Endothelial progenitor cells (EPCs) have been suggested to constitute a restoration index of the disturbed endothelium in ICU patients. Neuromuscular electric stimulation (NMES) is increasingly employed in ICU to prevent comorbidities such as ICU-acquired weakness, which is related to endothelial dysfunction. The role of NMES to mobilize EPCs has not been investigated yet.

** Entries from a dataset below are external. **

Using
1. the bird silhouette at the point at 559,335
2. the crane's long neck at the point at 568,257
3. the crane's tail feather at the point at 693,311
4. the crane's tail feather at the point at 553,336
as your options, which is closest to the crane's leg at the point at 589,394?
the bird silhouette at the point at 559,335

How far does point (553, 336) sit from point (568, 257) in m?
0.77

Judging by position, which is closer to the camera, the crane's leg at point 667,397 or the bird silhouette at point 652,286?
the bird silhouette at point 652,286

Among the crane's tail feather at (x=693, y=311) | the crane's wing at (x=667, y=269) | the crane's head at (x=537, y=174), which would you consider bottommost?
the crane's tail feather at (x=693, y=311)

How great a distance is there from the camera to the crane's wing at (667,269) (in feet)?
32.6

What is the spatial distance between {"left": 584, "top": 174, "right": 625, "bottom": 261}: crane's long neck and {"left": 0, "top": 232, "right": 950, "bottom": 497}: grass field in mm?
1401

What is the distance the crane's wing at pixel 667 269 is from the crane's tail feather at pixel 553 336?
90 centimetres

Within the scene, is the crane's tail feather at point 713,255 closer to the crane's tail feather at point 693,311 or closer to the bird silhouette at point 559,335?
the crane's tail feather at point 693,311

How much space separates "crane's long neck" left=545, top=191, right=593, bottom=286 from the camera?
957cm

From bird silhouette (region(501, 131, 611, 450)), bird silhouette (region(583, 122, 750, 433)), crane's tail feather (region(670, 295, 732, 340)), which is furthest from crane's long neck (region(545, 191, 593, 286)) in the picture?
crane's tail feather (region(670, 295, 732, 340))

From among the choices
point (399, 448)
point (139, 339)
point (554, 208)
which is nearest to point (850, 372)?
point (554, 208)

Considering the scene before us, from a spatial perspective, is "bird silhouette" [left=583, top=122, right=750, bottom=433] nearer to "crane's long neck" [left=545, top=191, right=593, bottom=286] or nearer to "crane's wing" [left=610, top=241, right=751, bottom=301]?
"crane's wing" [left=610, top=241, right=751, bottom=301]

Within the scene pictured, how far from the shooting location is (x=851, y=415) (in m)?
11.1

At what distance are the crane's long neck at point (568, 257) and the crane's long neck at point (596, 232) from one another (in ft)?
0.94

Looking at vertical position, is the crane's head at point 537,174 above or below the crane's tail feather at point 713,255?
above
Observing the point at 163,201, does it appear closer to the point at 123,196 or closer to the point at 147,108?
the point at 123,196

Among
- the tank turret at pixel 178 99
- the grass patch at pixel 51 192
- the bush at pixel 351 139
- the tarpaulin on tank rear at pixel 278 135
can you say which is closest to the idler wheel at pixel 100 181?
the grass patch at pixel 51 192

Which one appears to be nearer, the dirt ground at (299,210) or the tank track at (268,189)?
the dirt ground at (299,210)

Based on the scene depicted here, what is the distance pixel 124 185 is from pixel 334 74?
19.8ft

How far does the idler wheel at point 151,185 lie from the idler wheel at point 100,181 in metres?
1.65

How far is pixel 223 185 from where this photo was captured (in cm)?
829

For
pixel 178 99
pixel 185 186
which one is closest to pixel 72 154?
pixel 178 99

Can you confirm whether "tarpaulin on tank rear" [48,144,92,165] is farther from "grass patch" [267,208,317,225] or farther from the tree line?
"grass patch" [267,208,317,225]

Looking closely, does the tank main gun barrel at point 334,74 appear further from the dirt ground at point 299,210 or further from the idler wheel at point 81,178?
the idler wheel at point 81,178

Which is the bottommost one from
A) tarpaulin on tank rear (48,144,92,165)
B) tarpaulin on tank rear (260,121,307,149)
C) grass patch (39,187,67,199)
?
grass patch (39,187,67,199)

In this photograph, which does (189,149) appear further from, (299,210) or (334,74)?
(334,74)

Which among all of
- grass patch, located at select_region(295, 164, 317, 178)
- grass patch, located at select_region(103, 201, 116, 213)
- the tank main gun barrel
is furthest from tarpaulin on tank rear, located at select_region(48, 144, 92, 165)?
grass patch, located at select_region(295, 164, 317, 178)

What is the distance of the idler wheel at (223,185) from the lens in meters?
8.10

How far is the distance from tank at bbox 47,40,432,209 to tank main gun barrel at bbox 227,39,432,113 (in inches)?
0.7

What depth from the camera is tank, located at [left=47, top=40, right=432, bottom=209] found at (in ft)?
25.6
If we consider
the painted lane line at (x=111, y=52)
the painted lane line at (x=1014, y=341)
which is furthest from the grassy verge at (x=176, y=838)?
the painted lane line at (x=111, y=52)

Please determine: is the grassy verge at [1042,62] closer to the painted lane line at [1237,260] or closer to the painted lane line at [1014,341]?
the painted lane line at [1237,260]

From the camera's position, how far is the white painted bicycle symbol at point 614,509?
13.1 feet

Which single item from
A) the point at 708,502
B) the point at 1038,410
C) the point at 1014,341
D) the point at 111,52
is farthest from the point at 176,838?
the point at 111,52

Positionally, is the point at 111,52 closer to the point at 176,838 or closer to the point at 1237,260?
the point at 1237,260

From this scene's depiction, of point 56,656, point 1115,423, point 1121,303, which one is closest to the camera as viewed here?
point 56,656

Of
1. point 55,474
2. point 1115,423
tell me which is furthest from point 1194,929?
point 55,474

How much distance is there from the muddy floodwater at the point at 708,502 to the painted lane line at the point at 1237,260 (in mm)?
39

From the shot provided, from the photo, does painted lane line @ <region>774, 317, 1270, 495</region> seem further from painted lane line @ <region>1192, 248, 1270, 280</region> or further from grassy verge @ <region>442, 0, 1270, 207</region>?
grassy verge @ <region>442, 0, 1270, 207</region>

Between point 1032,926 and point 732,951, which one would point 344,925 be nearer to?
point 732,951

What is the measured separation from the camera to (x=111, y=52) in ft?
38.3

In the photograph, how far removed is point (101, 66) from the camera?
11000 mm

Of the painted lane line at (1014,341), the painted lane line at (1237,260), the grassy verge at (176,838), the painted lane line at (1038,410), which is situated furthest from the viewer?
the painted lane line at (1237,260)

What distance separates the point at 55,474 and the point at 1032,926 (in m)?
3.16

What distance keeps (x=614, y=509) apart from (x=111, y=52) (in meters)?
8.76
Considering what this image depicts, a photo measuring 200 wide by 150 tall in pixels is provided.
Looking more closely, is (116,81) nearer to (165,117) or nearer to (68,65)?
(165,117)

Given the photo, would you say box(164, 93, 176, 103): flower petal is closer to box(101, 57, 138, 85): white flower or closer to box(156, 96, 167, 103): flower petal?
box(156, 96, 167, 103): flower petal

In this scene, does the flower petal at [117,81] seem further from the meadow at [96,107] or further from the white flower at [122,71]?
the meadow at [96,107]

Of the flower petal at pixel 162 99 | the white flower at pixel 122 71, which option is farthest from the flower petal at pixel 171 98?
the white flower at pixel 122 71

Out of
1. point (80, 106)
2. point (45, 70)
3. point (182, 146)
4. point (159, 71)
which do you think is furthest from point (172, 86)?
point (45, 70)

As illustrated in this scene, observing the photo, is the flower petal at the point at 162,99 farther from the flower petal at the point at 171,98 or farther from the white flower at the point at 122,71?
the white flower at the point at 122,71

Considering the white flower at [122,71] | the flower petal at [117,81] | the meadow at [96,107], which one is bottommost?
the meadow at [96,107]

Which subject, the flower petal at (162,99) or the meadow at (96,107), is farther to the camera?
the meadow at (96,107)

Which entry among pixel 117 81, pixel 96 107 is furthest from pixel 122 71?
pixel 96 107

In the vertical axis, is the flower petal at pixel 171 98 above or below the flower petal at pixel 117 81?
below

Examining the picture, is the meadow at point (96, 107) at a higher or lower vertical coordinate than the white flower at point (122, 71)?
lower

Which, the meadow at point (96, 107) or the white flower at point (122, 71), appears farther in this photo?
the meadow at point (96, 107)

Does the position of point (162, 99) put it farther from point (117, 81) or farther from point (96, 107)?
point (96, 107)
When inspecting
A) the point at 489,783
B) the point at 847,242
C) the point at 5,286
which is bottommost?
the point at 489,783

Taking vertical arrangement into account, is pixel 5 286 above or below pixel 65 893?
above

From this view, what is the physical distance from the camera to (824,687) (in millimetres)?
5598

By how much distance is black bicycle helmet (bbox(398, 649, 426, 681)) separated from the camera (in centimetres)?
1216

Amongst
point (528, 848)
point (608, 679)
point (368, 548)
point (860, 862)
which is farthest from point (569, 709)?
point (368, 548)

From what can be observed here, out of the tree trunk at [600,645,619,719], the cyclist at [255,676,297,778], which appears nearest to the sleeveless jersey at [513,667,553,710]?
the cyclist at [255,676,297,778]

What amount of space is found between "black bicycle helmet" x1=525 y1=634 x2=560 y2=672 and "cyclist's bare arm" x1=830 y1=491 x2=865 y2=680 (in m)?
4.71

The purpose of this study was to explore the NMES-induced effects on mobilization of EPCs in septic ICU patients

Methods

Thirty-two septic mechanically ventilated patients (mean ± SD, age 58 ± 14 years) were randomized to one of the two 30-min NMES protocols of different characteristics: a high-frequency (75 Hz, 6 s on–21 s off) or a medium-frequency (45 Hz, 5 s on–12 s off) protocol both applied at maximally tolerated intensity. Blood was sampled before and immediately after the NMES sessions. Different EPCs subpopulations were quantified by cytometry markers CD34^+/CD133^+/CD45^−, CD34^+/CD133^+/CD45^−/VEGFR_2 ^+ and CD34^+/CD45^−/VEGFR_2 ^+

Results

Overall, CD34^+/CD133^+/CD45^− EPCs increased from 13.5 ± 10.2 to 20.8 ± 16.9 and CD34^+/CD133^+/CD45^−/VEGFR_2 ^+ EPCs from 3.8 ± 5.2 to 6.4 ± 8.5 cells/10^6 enucleated cells (mean ± SD, p  < 0.05). CD34^+/CD45^−/VEGFR_2 ^+ EPCs also increased from 16.5 ± 14.5 to 23.8 ± 19.2 cells/10^6 enucleated cells (mean ± SD, p  < 0.05). EPCs mobilization was not affected by NMES protocol and sepsis severity ( p  > 0.05), while it was related to corticosteroids administration ( p  < 0.05)

Conclusions

NMES acutely mobilized endothelial progenitor cells, measures of the endothelial restoration potential, in septic ICU patients.